Die letzten Werke von 1967 sind keine Unikate mehr, sondern nach schematischen Zeichnungen industriell gefertigte Serienstücke. Sie bestehen aus galvanisiertem Stahlblech oder aus Wellpappe und können vom Benutzer zu beliebig erweiterbaren Mustern angeordnet werden. Sie sind geometrisch streng, unterschiedlich in der Größe, einfach reproduzierbar und erinnern oft an Lüftungskanäle. Die kreativen Endbenutzer oder „Konsumenten“ dürfen die Rekonstruktion einer Drehflügeltür noch heute hin und herschieben. Eine Do-it-yourself-Methode, wie sie der Werbefachmann und Künstler Karl Gerstner in Düsseldorf in seinen Farbplättchen in Umlauf brachte.

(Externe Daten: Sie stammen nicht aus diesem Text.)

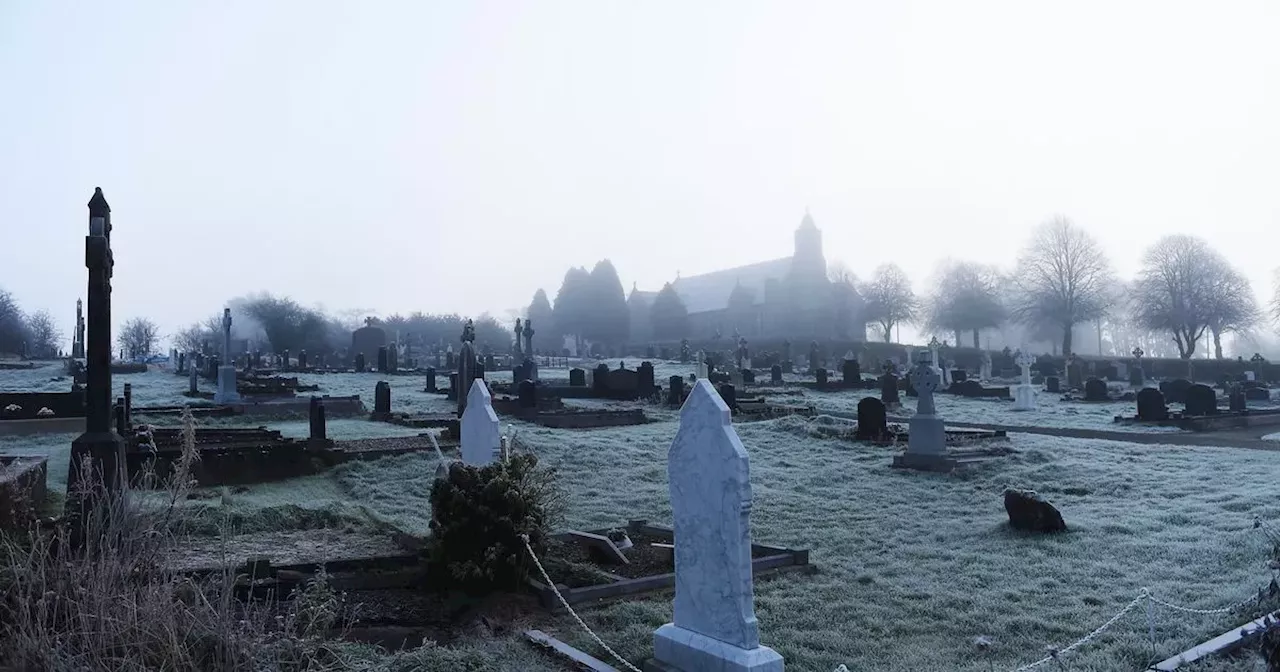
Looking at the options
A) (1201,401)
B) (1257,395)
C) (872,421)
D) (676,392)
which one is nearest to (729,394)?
(676,392)

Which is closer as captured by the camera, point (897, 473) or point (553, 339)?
point (897, 473)

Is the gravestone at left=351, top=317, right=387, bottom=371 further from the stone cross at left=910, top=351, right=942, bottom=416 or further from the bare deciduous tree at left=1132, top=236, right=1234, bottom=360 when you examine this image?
the bare deciduous tree at left=1132, top=236, right=1234, bottom=360

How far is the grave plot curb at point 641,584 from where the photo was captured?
21.2 ft

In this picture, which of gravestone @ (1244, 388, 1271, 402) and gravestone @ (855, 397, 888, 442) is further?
gravestone @ (1244, 388, 1271, 402)

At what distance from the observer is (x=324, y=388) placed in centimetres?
3044

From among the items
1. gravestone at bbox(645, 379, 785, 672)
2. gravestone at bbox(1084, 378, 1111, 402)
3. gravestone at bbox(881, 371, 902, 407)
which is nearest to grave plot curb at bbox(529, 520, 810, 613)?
gravestone at bbox(645, 379, 785, 672)

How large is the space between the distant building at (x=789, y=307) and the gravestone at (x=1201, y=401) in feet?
185

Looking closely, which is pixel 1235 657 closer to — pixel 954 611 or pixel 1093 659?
pixel 1093 659

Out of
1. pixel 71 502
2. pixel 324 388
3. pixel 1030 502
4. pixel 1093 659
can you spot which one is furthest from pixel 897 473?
pixel 324 388

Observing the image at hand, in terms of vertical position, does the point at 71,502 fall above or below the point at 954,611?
above

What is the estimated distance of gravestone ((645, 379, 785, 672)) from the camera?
4.55 meters

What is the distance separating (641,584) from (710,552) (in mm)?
2247

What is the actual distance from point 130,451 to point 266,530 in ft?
14.7

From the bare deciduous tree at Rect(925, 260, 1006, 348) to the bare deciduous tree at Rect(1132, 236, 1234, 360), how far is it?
14.2 m
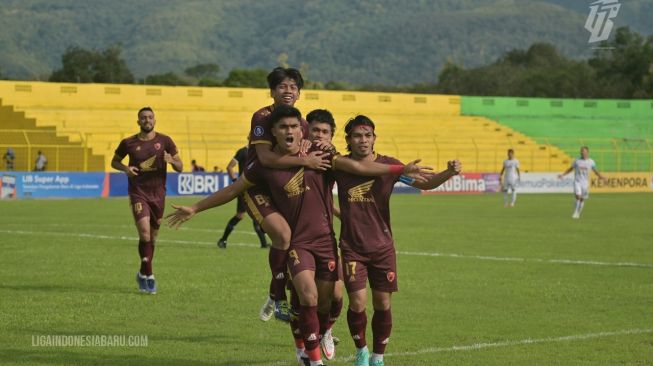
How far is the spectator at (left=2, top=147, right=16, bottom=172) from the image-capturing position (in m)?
47.3

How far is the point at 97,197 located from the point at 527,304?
3564 centimetres

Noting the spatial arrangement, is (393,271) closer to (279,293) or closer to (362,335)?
(362,335)

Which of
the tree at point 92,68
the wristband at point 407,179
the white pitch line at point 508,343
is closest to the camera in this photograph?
the wristband at point 407,179

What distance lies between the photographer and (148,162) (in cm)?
1544

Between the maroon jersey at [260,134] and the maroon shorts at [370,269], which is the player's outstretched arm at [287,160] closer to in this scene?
the maroon jersey at [260,134]

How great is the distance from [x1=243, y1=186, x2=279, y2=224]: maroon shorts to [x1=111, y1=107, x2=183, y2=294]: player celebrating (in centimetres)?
527

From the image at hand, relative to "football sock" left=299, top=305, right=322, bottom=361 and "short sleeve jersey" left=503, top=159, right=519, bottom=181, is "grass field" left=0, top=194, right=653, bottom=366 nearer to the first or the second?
"football sock" left=299, top=305, right=322, bottom=361

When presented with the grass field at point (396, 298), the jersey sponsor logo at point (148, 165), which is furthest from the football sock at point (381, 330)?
the jersey sponsor logo at point (148, 165)

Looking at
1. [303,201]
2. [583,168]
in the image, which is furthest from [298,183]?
[583,168]

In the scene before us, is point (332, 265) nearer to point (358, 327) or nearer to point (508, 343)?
point (358, 327)

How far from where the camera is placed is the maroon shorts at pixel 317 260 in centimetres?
923

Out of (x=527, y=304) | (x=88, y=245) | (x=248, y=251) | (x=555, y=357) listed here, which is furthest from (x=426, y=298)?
(x=88, y=245)

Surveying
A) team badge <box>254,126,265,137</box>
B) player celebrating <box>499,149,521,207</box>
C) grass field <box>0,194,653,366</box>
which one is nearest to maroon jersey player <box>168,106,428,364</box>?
team badge <box>254,126,265,137</box>

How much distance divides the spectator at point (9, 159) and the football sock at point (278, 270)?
38888mm
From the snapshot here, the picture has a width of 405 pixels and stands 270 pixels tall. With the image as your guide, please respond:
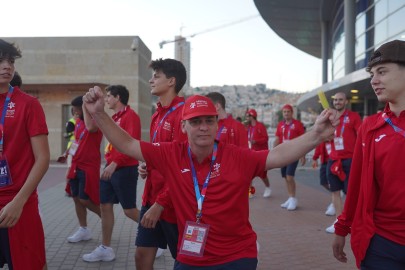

Auch Paul Maenz, ein Freund Posenenskes, war zunächst Werbemann. Er eröffnete mit dem Künstler Peter Roehr in Frankfurt einen Headshop, mit politischen Manifesten, Drogenutensilien, Anti-Nazi-Spray und Che Guevara-Postern. Die Künstlerin beteiligte sich an einem Bild der Außenfassade, wie Karl Marx von einer Cola-Flasche durchschossen wird. Gleichzeitig entwarf sie Wellpappmöbel für die Inneneinrichtung. Sie hantierte aber auch mit ihren Objekten auf einer Verkehrsinsel in Offenbach, wie Gerry Schums  Archivfilm für den Hessischen Rundfunk zeigt. Für den Kunstmarkt taugte all dies nichts. Ihr Soziologie-Studium war also konsequent. Später bestimmte sie, ihre Serien unlimitiert zu produzieren und nach eigenem Geschmack zusammenzubauen. Seitdem genügt die Idee als Original. Das gilt für die meisten Ausstellungsstücke am Grabbeplatz.